Generally, 2017 started off pretty terribly, with not a single wine winning 5 stars until March, when Joh. Jos. Prüm’s 2012 Graacher Hehimmelreich Spätlese earned a cinco, and even that was easy, since I’m a fan of the German reezies. And then it wasn’t until another three months passed before the Pittacum La Prohibición 2012 and Hugel Alsace Cuvée les Amours Pinot Blanc 2014 landed 5 stars each. Another few months passed and finally in September, things started to take off, with a sudden rush of 5-star winners getting recognition. For a while there I thought 2017 was going to be a bad year, but now it’s turning into a real joyful experience.

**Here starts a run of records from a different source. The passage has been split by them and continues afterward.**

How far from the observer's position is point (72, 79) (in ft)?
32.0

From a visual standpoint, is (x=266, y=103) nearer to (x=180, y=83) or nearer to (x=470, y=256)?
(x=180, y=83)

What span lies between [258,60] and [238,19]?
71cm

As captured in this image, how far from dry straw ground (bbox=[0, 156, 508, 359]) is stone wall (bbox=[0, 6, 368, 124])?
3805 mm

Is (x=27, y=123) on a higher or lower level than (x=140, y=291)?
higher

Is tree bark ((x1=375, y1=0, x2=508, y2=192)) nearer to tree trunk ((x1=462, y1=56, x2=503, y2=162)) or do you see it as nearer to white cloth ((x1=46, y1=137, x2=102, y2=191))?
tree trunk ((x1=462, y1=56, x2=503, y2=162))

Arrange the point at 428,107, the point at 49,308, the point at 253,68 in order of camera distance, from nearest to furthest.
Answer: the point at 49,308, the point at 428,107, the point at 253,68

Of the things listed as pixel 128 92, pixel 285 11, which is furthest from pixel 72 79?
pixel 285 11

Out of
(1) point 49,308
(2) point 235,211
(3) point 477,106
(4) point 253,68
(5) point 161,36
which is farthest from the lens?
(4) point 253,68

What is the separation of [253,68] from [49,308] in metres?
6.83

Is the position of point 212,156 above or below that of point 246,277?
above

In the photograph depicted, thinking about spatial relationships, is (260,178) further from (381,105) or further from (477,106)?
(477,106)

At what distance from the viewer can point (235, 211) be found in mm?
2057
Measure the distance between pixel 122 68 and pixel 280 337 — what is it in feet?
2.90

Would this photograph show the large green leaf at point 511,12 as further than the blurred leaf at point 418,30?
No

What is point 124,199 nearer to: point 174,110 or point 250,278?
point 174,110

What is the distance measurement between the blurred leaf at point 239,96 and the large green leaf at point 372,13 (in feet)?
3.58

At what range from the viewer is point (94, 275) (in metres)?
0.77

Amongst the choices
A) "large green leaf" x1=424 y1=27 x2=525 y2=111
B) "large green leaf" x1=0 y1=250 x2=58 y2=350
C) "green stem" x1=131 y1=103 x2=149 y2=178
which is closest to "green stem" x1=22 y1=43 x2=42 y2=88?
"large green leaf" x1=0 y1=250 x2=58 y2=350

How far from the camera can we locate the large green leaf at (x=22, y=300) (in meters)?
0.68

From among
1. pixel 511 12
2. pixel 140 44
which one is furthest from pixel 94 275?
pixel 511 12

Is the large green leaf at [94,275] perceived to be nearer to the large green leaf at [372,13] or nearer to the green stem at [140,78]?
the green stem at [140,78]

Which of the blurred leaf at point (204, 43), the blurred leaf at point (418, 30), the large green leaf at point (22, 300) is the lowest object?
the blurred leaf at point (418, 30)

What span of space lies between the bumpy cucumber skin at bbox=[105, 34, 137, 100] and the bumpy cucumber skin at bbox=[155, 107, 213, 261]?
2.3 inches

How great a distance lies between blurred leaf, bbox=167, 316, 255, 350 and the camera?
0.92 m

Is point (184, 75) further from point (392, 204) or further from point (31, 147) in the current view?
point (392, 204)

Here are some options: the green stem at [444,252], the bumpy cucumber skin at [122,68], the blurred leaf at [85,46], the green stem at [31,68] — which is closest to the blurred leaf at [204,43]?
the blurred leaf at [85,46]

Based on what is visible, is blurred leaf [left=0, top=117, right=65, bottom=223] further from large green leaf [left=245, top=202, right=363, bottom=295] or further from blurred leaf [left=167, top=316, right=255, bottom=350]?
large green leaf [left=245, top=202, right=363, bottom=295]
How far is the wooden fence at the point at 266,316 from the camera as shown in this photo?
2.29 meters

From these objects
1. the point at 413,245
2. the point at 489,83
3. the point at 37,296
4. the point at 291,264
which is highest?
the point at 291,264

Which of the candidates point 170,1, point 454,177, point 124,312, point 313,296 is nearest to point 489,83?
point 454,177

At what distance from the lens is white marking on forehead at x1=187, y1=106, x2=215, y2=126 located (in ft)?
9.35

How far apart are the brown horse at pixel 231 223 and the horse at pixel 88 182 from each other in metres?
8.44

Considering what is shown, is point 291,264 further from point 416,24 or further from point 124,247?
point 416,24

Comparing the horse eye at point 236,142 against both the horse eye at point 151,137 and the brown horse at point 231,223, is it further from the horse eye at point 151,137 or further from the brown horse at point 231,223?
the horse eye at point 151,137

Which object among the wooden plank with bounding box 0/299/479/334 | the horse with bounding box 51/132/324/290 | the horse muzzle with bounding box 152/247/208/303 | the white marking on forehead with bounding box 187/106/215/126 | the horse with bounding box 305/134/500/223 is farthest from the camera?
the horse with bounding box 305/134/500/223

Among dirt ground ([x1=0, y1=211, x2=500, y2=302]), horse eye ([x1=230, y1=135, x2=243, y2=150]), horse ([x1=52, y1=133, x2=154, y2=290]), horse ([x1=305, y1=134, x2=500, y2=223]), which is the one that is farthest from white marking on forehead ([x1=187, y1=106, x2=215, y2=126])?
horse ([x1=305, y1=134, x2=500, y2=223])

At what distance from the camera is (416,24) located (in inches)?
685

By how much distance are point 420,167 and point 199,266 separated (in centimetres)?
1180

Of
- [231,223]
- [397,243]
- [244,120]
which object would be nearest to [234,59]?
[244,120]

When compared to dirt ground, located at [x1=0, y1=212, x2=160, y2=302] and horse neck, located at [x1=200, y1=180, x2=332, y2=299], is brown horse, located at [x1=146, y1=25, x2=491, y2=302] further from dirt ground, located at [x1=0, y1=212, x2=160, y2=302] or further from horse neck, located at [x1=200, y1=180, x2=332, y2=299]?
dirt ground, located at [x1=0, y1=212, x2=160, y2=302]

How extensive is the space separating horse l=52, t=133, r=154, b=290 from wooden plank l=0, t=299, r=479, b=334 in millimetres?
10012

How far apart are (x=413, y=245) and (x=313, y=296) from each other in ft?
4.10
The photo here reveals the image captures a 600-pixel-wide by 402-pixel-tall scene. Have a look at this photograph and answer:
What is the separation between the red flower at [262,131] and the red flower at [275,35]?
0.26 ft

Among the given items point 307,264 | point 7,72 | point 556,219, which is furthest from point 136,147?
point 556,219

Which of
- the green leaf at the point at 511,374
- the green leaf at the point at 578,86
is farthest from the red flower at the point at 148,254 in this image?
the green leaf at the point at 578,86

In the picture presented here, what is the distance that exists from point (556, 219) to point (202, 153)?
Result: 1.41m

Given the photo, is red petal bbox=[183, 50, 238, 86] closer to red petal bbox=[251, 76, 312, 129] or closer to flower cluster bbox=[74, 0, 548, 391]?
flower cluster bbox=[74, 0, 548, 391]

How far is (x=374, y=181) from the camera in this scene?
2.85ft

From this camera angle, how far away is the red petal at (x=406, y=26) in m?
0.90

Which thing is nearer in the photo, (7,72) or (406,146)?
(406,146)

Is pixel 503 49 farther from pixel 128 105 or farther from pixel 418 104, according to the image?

But there have been some absolute dogs, and we should take a break to celebrate those wines who don’t ever, ever deserve to be celebrated. Each of these received two stars or (gag) less.
First up is Unparalleled – Sauvignon Blanc – New Zealand – 2016, which I said lacked “minerals like a diamond mine made of marshmallows. Worst NZ SB I’ve tasted… ever.” Unparalled indeed, as in perpendicular? It earned two stars.
Next was the horrid Layer Cake Malbec from Argentina, which seems ubiquitous on restaurant menus of even higher-end joints. I said this one was “like the 50-Foot Woman bent down and squirted an unripe vineyard in your mouth.” Ouch. Two stars.
Lindeman’s Bin 99 Pinot Noir 2015 won two stars as “a glass of wine-flavored meh,” and the 2014 Frescobaldi Rèmole Toscana Cabernet Sauvignon / Sangiovese got the same rating, called “dull and disappointing [like] M. Night Shyamalan in wine form.”
Another 2-star winner (?) was the 2014 Terrazas de los Andes Altos del Plata Malbec from Argentina, which had “zero finish, like a bad date that ends early with someone who couldn’t care less what you think.”
Coming in at only 1 1/2 stars was the 2014 Campanile Pinot Grigio Friuli Grave from Italy: “bland and vacuous like a speech on education policy by a bored septuagenarian senator.” Joining it in the just-under-two-star rating was the Loveblock Sauvignon Blanc from NZ (2016), which I said tasted like a cheap pinot grigio.
At the 1-star and under crowd — and yes, one of them won less than a full star — we have the bottom of the barrel, assuming these were actually put in barrels and not just stored in the bladders of sick goats. The 2012 sauternes from Château Baulac Dodijos Sauternes was so bad, I compared it to Polaroid chemicals, granting it a single full star.
Apothic White (2016) got a single star and, back in June, it looked like it might be the “worst wine of 2017.” I wrote that it tasted like those “artificial banana cream cakes they sell in all night gas stations, but liquefied and then poured directly into your mouth.”
Alas, another contender for worst wine has since crept up, and naturally it’s from Peru, which — like the national futbol team — just can’t seem to catch a break (although that 2015 Chenin Blanc from Ica did win five stars last year.) The horrid 2015 Franclin Delgado Castilla Cavas de Caral got only a half star after it was served at a wedding, and the entire table — in fact, every table, was seen avoiding the stuff. Imagine a wedding where the wine was so bad, people opted to stay sober… that’s how bad it was. I wrote, “literally smells like a gasoline tank flooded a horse stable.” There was — and I mean quite literally — a reek of horse shit coming from the wine. I mean, how do you get your wine to smell like horse shit? Seriously, I’m asking.
I can’t imagine a wine being more horrible than the Delgado, but who knows? There are still a few more months left to 2017, and I might yet encounter something deserving zero stars, a rating I’ve never once had to use.